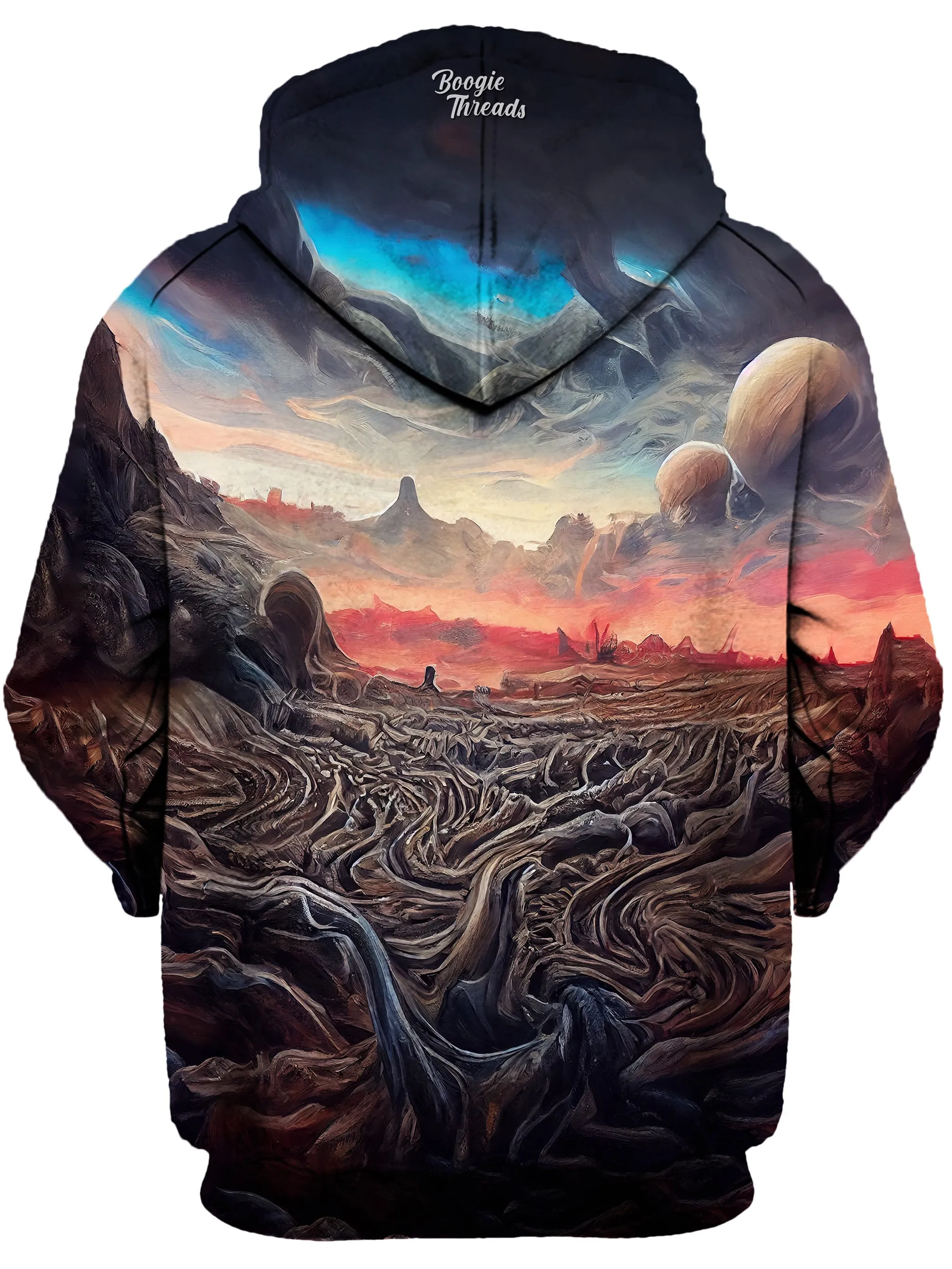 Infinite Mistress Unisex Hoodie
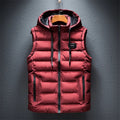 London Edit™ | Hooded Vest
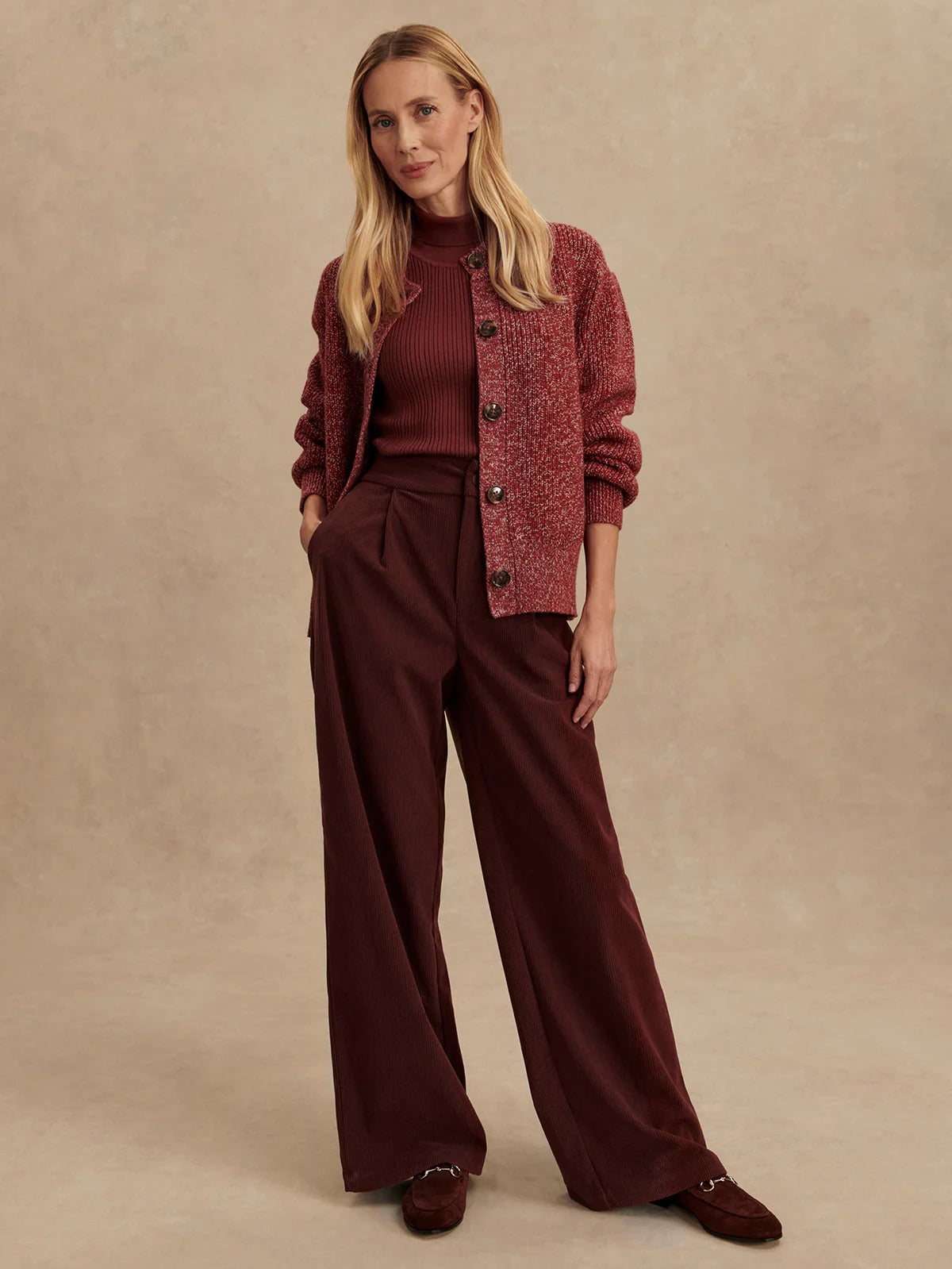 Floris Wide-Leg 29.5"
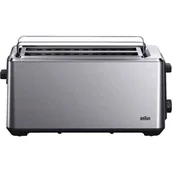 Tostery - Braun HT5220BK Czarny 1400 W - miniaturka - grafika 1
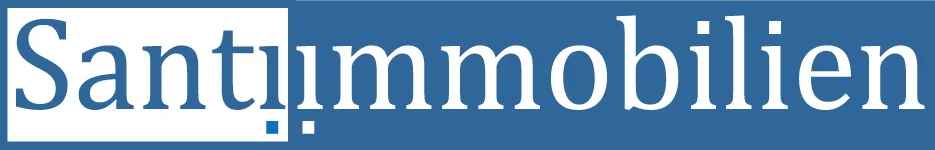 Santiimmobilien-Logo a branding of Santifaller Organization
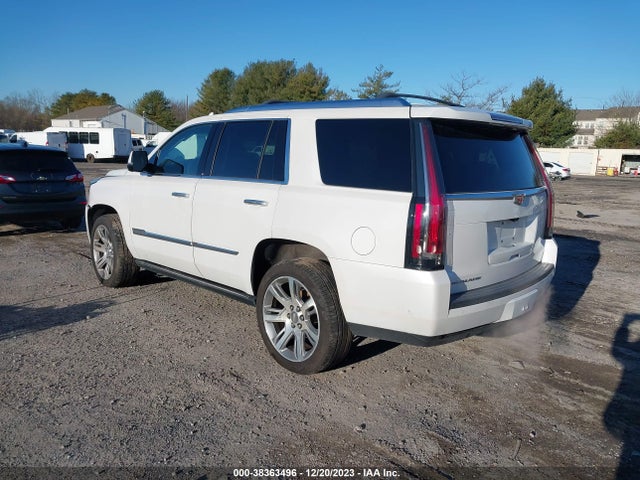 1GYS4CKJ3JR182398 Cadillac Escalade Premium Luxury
----
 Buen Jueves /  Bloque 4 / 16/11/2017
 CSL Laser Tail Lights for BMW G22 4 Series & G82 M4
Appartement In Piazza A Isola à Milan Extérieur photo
----
> [Try it] Can you repeat the entries starting at the line that has "Buen Jueves /" and stopping after the line that has "Appartement In Piazza", swapping "Laser" for "LED" and leaving everything else unchanged?

> [Answer section]
 Buen Jueves /  Bloque 4 / 16/11/2017
 CSL LED Tail Lights for BMW G22 4 Series & G82 M4
Appartement In Piazza A Isola à Milan Extérieur photo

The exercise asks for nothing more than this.